Iraq as Vietnam
What did you learn from that war, Grandpa? Like most Americans, I never saw the battlefield in Indochina, but I did learn painful, indelible lessons as a citizen. My grandchildren are watching this war on television, so I will tell them: I learned that the government sometimes lies to the people--big lies with awful consequences--and sometimes government begins to believe its own lies. As a reporter, I learned with embarrassment to listen to the people in the street, because sometimes they tell you things the government is concealing. Again and again, antiwar dissenters and civil-rights activists told me the FBI and CIA were spying on them, tapping their phones, infiltrating their ranks and disrupting their organizations. The stories I dismissed as paranoia all turned out to be true. I also learned that military conquest, regardless of the stated intentions, seldom succeeds in creating democracy.
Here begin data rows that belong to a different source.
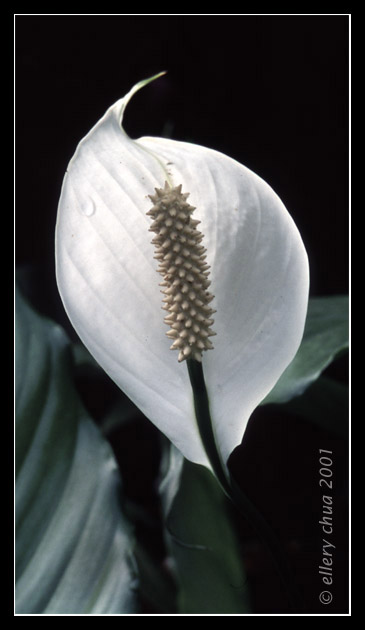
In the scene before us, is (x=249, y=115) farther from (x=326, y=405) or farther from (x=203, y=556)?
(x=203, y=556)

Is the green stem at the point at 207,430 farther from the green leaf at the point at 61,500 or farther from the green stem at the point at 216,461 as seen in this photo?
the green leaf at the point at 61,500

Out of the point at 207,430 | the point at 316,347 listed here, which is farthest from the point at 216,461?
the point at 316,347

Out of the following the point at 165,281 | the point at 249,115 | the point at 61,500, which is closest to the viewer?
the point at 165,281

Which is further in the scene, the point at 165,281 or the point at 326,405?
the point at 326,405

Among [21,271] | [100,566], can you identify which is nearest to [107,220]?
[100,566]

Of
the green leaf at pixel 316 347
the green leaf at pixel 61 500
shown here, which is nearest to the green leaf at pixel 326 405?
the green leaf at pixel 316 347

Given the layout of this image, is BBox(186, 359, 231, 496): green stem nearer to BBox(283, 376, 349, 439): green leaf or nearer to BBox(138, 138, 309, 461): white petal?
BBox(138, 138, 309, 461): white petal
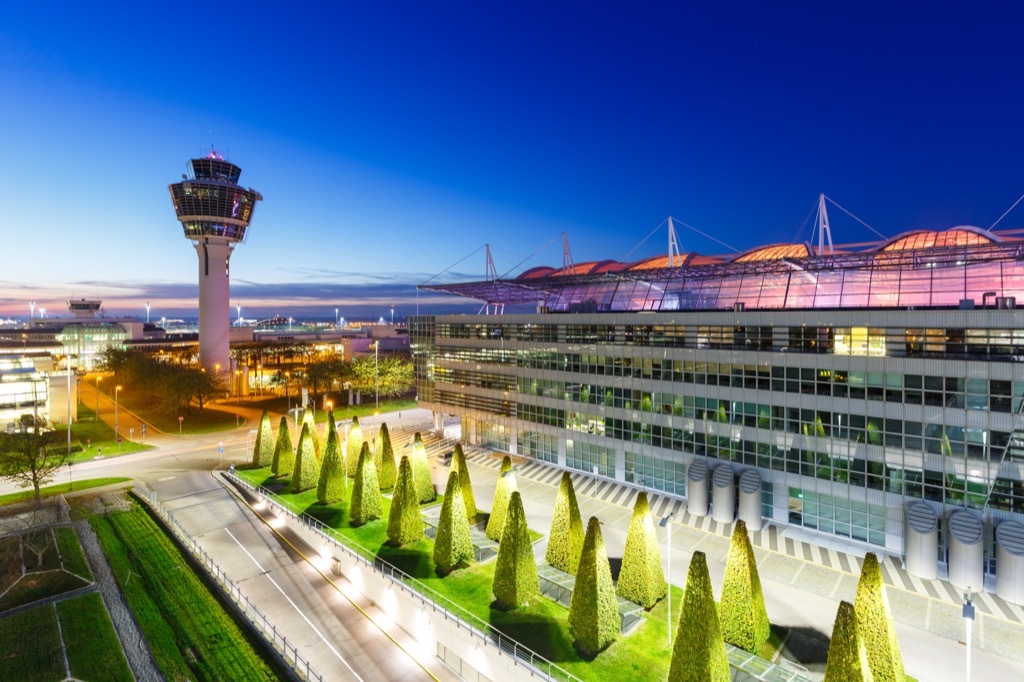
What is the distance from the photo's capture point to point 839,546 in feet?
118

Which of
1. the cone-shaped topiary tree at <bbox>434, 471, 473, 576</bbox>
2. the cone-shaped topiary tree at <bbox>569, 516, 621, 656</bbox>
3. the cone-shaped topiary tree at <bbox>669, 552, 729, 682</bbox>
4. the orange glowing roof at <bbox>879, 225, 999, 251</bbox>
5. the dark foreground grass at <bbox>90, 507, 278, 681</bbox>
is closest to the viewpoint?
the cone-shaped topiary tree at <bbox>669, 552, 729, 682</bbox>

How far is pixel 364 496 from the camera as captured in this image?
39.3 meters

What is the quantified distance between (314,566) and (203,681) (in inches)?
460

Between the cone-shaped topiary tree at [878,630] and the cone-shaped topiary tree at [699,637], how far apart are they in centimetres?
554

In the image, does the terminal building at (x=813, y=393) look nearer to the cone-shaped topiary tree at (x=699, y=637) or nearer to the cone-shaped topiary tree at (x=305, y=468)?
the cone-shaped topiary tree at (x=699, y=637)

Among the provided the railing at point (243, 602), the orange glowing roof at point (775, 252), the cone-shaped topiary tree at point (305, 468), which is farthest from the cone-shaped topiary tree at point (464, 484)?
the orange glowing roof at point (775, 252)

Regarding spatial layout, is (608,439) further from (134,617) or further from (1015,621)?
(134,617)

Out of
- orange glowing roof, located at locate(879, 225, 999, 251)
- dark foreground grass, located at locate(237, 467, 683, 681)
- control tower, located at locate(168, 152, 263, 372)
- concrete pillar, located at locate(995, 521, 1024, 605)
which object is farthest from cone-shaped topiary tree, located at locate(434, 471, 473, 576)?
control tower, located at locate(168, 152, 263, 372)

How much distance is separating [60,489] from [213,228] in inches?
3046

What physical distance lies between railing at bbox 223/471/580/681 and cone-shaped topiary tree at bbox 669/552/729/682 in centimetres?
543

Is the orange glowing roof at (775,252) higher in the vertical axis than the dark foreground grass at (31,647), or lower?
higher

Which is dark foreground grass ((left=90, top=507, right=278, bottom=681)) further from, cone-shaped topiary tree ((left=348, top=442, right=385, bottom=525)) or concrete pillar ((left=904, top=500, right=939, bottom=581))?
concrete pillar ((left=904, top=500, right=939, bottom=581))

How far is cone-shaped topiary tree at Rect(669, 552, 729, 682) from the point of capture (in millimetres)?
19656

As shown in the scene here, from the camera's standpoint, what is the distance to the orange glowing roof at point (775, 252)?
57.5 metres
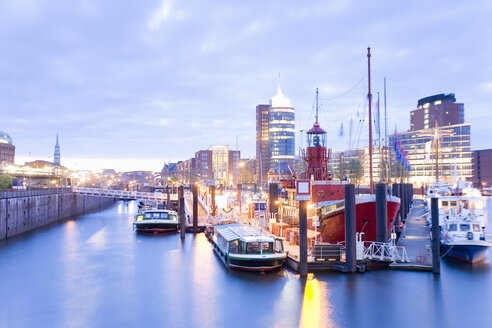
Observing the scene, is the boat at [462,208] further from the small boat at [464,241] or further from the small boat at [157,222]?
the small boat at [157,222]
The war in Iraq is different from Vietnam in one fundamental respect: A substantial portion of Americans (and others around the world) were in the streets protesting this venture before the shooting started. The media generally dismissed them and often caricatured the protesters as aging hippies on a sixties nostalgia trip. It's a pity reporters didn't listen more respectfully. Virtually every element of what has gone wrong in Iraq was cited by those demonstrators as among the reasons they opposed the march to war.